== Goal of the exercise ==
From the items below, extract each line that contains the string "closest". Treat the match as case-sensitive.

== Working data ==
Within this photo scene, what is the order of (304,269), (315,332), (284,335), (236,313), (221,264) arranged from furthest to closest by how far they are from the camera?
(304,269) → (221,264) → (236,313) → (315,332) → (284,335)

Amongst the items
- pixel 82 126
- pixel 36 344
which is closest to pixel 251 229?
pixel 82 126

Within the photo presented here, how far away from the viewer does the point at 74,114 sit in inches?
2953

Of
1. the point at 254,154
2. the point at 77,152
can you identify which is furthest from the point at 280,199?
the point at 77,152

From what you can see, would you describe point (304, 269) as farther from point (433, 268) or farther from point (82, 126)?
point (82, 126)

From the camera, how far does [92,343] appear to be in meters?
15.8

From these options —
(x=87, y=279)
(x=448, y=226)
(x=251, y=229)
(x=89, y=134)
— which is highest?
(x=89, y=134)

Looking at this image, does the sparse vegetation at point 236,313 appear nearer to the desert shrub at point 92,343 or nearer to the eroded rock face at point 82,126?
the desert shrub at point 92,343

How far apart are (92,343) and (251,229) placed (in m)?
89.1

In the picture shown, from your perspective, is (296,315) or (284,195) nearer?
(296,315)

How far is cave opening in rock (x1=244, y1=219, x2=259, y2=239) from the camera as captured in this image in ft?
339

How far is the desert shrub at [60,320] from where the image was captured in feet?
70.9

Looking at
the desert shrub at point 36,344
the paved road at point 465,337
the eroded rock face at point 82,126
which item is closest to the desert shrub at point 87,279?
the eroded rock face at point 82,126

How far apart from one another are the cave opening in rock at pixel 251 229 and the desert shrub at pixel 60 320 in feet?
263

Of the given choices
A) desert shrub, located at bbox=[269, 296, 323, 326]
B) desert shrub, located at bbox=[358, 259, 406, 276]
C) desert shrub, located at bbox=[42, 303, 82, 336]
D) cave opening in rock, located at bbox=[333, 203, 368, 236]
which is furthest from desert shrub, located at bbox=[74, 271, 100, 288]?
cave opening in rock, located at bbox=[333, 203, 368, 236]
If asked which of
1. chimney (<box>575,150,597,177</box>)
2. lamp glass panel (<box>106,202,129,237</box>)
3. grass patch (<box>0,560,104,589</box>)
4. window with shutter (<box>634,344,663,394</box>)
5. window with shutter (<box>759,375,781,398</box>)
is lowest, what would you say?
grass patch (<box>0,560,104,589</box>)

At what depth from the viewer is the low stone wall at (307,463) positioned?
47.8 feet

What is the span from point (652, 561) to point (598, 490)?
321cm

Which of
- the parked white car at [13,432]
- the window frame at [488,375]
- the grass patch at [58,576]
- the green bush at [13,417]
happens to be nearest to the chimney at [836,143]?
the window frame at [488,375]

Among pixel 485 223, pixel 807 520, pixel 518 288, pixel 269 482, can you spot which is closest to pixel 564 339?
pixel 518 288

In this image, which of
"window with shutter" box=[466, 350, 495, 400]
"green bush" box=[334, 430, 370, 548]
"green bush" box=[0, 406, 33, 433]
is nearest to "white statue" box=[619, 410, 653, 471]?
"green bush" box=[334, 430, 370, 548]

== Final result ==
Within this photo scene, what is the order of (304,269), (315,332), (284,335), (236,313), (221,264) arranged from furthest to closest by how far they are from the camera?
which is closest to pixel 251 229?
which item is closest to the desert shrub at point 87,279?
Among pixel 485 223, pixel 807 520, pixel 518 288, pixel 269 482, can you spot which is closest to pixel 564 339?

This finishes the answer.